Page:Féval - Les Nuits de Paris - 1880, volumes 1 et 2.djvu/158

Le texte de cette page a été corrigé et est conforme au fac-similé.
62
LES NUITS DE PARIS.

Le centarque se couvrit le visage de ses mains.

Une chose étrange, c’est que le centarque ne se trompait qu’à demi. César avait été attaqué en effet, au pied de Montmartre, par une formidable armée de Gaulois embusquée dans les taillis.

Seulement César, au lieu d’être vaincu, avait été vainqueur et poursuivait maintenant sa route vers le nord.

On eût fort étonné le centarque, si on lui eût dit qu’il ne mentait pas tout à fait.

Il se couvrit donc le visage de ses mains, et balbutia, à travers des larmes feintes :

— César était seul : il combattait encore. Autour de lui, un monceau de cadavres témoignait de sa redoutable valeur. Mais sa poitrine, percée de mille coups, lui refusait le souffle…

— Oh ! mon rêve ! murmura Œlian.

— Bon ! se dit Corvinus ; — il a fait un rêve !… Mercure ! dieu éloquent des menteurs, merci !

— Sa main affaiblie, poursuivit-il, pouvait à peine soutenir son glaive… Il m’aperçut debout encore et combattant de mon mieux.

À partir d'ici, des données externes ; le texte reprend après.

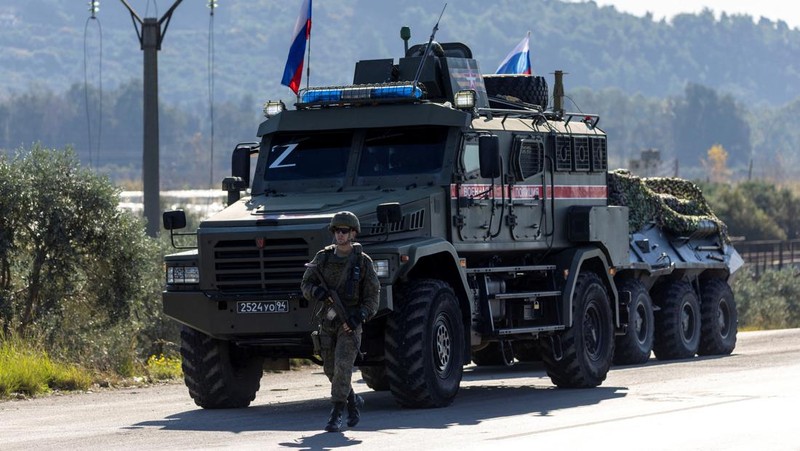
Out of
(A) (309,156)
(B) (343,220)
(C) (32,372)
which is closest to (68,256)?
(C) (32,372)

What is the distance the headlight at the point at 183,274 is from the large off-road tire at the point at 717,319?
42.5 feet

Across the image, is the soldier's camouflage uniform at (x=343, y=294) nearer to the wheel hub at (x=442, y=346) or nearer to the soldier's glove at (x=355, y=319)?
the soldier's glove at (x=355, y=319)

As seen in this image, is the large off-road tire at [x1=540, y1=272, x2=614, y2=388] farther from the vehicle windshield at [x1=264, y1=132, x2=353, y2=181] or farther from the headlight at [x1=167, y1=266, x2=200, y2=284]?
the headlight at [x1=167, y1=266, x2=200, y2=284]

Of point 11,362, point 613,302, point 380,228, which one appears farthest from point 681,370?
point 11,362

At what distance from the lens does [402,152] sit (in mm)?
17062

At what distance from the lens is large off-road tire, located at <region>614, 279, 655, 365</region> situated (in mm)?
23688

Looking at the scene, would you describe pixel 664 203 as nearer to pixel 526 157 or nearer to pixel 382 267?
pixel 526 157

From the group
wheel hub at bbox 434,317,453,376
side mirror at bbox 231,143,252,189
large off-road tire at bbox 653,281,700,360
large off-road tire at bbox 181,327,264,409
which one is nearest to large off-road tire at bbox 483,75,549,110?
side mirror at bbox 231,143,252,189

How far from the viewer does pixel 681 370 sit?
21.3 metres

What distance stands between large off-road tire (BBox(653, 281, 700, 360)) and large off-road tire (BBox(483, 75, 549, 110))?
20.9 ft

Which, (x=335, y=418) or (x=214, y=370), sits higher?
(x=214, y=370)

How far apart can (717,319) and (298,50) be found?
1032cm

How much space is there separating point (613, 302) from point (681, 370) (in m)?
2.15

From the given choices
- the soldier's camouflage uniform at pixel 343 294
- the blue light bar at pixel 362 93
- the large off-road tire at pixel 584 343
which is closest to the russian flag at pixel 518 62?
the large off-road tire at pixel 584 343
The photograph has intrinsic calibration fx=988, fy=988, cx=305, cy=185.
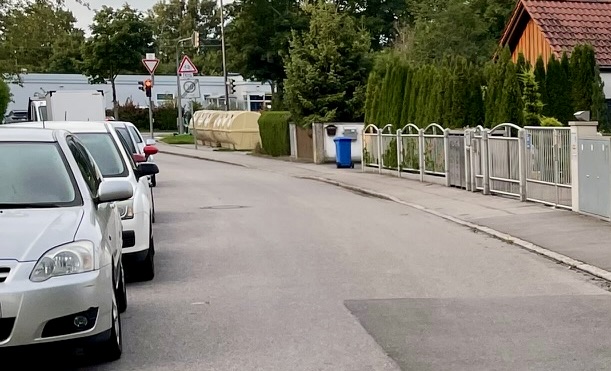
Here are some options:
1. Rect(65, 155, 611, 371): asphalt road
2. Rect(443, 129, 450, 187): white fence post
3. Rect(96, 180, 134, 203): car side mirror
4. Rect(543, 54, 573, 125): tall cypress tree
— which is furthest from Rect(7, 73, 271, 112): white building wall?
Rect(96, 180, 134, 203): car side mirror

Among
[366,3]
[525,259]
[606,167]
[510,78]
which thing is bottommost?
[525,259]

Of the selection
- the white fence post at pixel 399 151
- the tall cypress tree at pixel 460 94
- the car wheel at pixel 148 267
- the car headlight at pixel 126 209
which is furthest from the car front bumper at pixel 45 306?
the white fence post at pixel 399 151

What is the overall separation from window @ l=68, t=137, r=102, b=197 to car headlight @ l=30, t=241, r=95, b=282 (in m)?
1.08

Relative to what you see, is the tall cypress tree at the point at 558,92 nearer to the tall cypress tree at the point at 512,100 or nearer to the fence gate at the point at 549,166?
the tall cypress tree at the point at 512,100

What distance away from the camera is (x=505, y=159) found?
19.3 m

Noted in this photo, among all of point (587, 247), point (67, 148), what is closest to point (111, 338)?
point (67, 148)

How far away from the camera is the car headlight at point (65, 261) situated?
6.25 meters

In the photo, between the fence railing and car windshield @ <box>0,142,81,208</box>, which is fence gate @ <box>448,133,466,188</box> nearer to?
the fence railing

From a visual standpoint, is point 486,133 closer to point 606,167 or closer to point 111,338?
point 606,167

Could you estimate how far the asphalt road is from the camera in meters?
7.20

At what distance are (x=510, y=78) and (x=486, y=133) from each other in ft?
7.04

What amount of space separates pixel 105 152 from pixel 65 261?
5352mm

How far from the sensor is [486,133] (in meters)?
20.2

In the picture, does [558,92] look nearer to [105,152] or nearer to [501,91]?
[501,91]
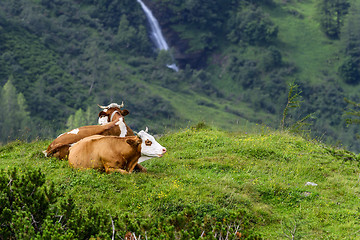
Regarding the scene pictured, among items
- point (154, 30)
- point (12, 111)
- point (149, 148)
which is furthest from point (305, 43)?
point (149, 148)

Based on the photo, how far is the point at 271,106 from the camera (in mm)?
83938

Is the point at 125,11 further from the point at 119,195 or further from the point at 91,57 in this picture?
the point at 119,195

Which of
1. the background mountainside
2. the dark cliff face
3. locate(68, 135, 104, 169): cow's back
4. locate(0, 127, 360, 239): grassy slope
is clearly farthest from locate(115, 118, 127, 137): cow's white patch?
the dark cliff face

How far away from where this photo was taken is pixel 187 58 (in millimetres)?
96750

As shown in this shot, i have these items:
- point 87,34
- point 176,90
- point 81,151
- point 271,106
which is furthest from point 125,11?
point 81,151

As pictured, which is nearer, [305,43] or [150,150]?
[150,150]

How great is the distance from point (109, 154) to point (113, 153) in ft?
0.31

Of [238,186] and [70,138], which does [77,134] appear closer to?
[70,138]

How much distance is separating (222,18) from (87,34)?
3285 centimetres

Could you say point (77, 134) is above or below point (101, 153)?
below

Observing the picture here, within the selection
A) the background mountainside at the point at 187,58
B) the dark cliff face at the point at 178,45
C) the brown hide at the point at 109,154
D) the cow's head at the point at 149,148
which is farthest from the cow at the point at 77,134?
the dark cliff face at the point at 178,45

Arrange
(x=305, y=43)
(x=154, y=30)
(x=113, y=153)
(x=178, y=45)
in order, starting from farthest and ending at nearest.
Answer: (x=154, y=30) → (x=178, y=45) → (x=305, y=43) → (x=113, y=153)

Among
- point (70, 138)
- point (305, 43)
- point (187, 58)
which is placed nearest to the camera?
point (70, 138)

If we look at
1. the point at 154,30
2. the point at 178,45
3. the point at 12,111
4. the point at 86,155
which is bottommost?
the point at 12,111
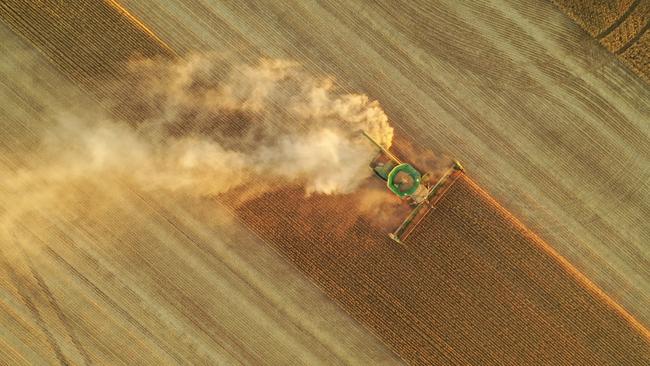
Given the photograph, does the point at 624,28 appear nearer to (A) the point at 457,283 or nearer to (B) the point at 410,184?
(B) the point at 410,184

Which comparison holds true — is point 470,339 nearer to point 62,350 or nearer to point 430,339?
point 430,339

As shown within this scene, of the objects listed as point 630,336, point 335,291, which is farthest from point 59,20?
point 630,336

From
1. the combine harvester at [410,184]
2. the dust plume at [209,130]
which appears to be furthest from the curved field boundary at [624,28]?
the dust plume at [209,130]

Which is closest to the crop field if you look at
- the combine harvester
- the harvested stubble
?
the harvested stubble

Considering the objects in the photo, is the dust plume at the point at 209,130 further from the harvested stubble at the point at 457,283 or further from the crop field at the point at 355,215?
the harvested stubble at the point at 457,283

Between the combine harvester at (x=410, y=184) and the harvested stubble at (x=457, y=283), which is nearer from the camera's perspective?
the combine harvester at (x=410, y=184)
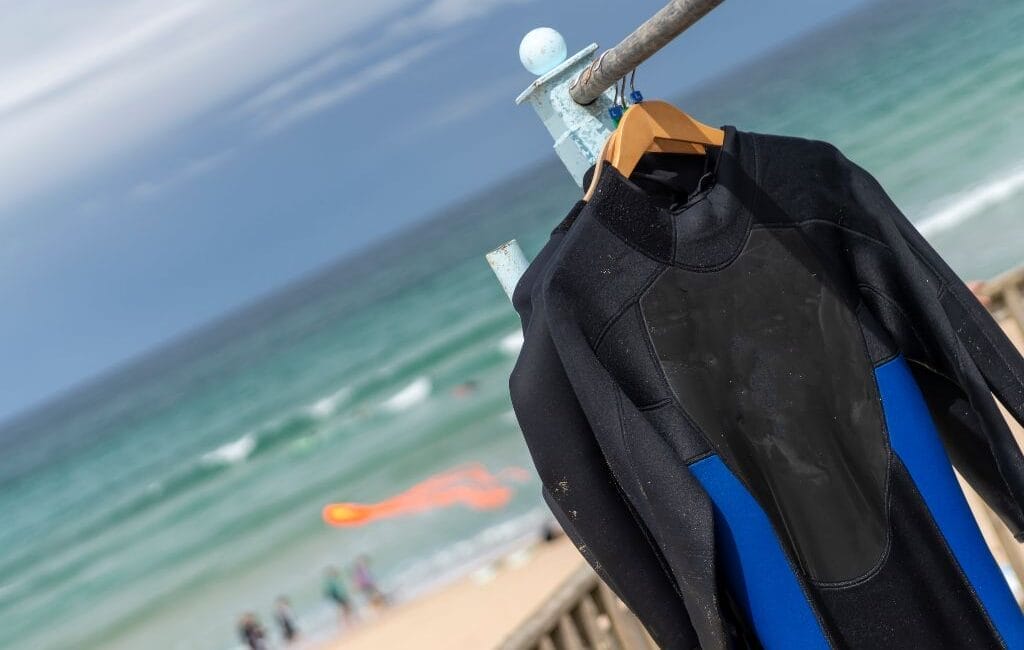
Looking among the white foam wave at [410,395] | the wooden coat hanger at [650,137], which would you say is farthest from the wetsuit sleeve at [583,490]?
the white foam wave at [410,395]

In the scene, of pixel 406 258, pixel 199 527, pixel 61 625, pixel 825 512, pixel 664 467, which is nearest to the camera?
pixel 664 467

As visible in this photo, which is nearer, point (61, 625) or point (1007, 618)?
point (1007, 618)

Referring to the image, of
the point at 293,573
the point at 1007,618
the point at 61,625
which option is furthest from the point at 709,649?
the point at 61,625

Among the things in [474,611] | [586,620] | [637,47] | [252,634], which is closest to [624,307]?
[637,47]

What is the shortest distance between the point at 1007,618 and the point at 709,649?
59 cm

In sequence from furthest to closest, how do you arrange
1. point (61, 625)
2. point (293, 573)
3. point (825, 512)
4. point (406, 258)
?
1. point (406, 258)
2. point (61, 625)
3. point (293, 573)
4. point (825, 512)

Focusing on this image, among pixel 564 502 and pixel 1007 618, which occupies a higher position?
pixel 564 502

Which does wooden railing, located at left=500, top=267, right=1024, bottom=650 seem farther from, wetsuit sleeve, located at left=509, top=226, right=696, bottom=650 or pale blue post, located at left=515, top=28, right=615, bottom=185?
pale blue post, located at left=515, top=28, right=615, bottom=185

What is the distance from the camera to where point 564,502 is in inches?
73.0

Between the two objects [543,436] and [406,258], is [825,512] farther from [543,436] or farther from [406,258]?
[406,258]

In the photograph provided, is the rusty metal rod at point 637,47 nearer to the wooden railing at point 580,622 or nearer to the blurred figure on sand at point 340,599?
the wooden railing at point 580,622

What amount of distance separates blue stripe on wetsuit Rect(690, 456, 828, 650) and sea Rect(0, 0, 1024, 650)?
41.6ft

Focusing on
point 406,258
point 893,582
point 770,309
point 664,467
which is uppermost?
point 406,258

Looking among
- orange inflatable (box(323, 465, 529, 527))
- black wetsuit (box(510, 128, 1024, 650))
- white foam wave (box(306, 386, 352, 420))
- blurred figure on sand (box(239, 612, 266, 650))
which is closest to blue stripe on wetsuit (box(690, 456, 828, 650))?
black wetsuit (box(510, 128, 1024, 650))
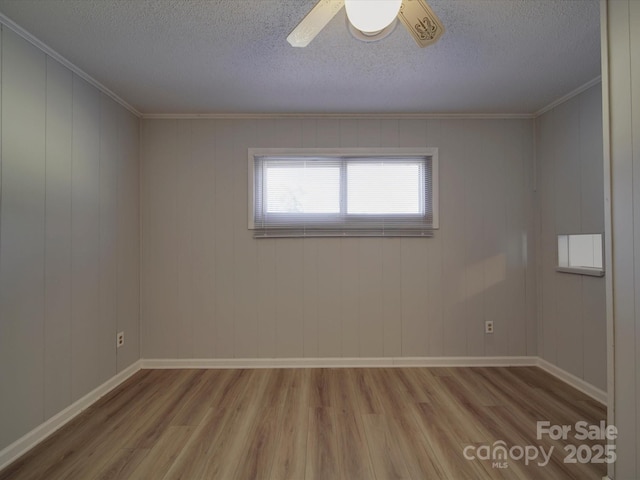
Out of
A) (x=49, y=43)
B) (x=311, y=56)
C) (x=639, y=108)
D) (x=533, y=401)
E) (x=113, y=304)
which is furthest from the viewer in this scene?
(x=113, y=304)

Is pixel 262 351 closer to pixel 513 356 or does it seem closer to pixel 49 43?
pixel 513 356

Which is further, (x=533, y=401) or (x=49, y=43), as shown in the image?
(x=533, y=401)

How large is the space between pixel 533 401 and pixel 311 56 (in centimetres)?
289

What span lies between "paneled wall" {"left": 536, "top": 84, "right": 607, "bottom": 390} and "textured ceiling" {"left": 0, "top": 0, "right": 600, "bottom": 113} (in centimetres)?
26

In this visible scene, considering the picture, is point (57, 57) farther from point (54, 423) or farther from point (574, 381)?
point (574, 381)

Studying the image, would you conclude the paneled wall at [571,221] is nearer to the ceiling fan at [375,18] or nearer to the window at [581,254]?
the window at [581,254]

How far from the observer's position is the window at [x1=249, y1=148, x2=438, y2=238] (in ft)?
9.45

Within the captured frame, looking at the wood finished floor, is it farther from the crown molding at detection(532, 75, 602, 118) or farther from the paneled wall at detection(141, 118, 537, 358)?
the crown molding at detection(532, 75, 602, 118)

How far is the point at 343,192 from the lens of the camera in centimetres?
290

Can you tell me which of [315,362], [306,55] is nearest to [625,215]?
[306,55]

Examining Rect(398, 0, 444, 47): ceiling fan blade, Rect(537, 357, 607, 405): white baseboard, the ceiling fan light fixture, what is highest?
Rect(398, 0, 444, 47): ceiling fan blade

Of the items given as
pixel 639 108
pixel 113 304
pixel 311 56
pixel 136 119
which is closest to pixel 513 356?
pixel 639 108

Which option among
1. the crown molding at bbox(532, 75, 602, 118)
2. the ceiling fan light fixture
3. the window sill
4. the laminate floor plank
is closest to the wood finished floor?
the laminate floor plank

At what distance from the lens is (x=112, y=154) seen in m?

— « Mon ami, me dit-il, — je ne veux pas que César tombe vivant aux mains de ces barbares… Si tu parviens à te sauver, prends mon épée dans ma poitrine et porte-la toute sanglante à ceux que j’aimais… »

— Il dit, et la lame de son propre glaive disparut dans son sein. Je me laissai tomber parmi les morts pour accomplir la dernière volonté de César. Et me voici venu vers vous qu’il aimait, vous apportant son épée toute sanglante.

Il leur tendit en effet le glaive.

— Oh ! c’est donc vrai ! c’est donc bien vrai ! s’écria Mysœïs, car cette preuve lui semblait irrécusable ; — c’est l’épée de César.

Œlian dit :

— Le dieu est au ciel !

Puis il montra la porte à Corvinus d’un geste grave et triste.